• TASK GOAL: Extract the passage below about Walk on Fire's debut album Blind Faith and reproduce it in full, word for word.

======== TEXT BLOCK

Blind Faith is the debut record by British rock band Walk on Fire.  It was released in 1989 on MCA and featured production by Walter Turbitt, who was known for his work with The Cars.  It had two minor hits, the title track and "Wastelands" and also features a song co-written by Trevor Rabin, who was knee-deep in his career with Yes.

After the album's release, the band toured extensively with Foreigner, The Dan Reed Network, RATT and Nils Lofgren, but commercial success eluded them (despite favorable reviews) and the band were dropped by MCA.

Since then a second album by Walk on Fire entitled Mind Over Matter was released April 2017 on Escape Music Ltd.

================
======== EXTRACTED DATA

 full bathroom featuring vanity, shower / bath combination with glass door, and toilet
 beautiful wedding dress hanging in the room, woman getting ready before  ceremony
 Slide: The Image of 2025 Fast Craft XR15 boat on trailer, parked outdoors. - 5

================
======== EXTRACTED DATA

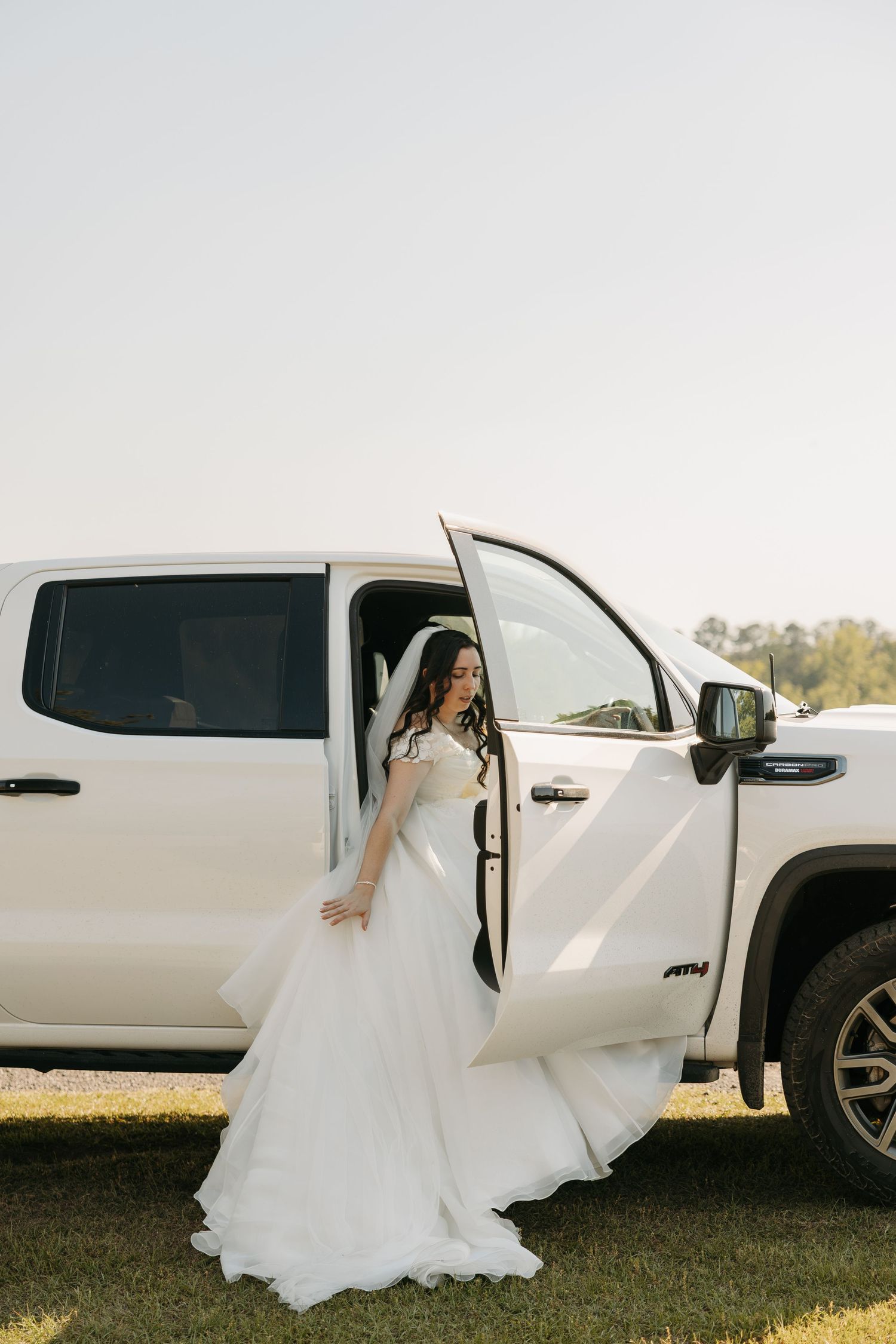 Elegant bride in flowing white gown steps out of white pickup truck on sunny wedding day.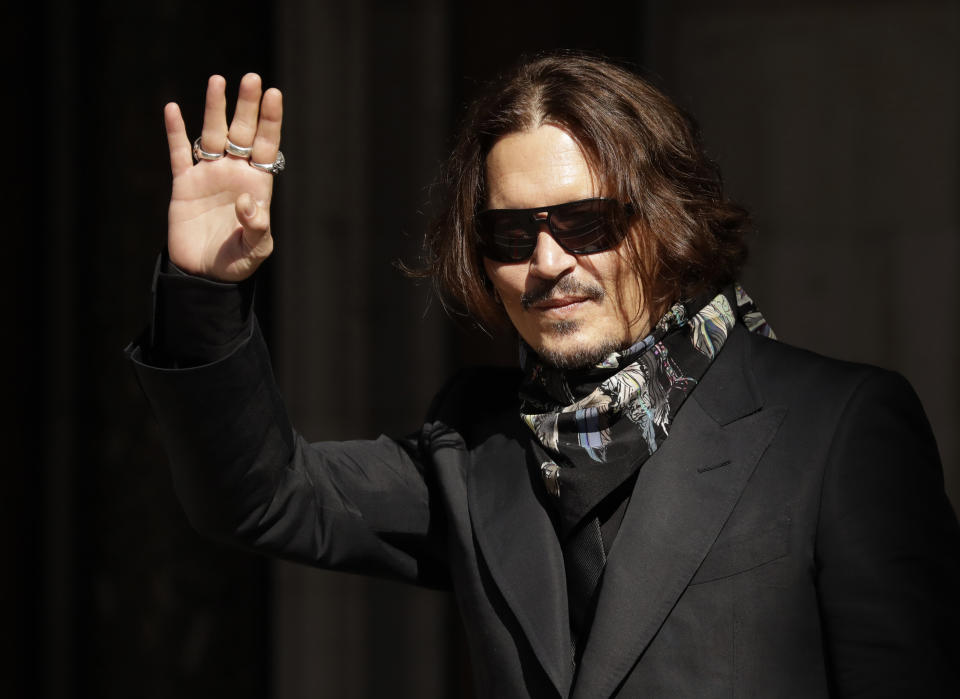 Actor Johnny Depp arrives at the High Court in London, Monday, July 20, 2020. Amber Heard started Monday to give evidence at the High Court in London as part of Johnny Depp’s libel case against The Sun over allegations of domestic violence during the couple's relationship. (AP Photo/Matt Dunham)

================

• SOLUTION:
Blind Faith is the debut record by British rock band Walk on Fire.  It was released in 1989 on MCA and featured production by Walter Turbitt, who was known for his work with The Cars.  It had two minor hits, the title track and "Wastelands" and also features a song co-written by Trevor Rabin, who was knee-deep in his career with Yes.

After the album's release, the band toured extensively with Foreigner, The Dan Reed Network, RATT and Nils Lofgren, but commercial success eluded them (despite favorable reviews) and the band were dropped by MCA.

Since then a second album by Walk on Fire entitled Mind Over Matter was released April 2017 on Escape Music Ltd.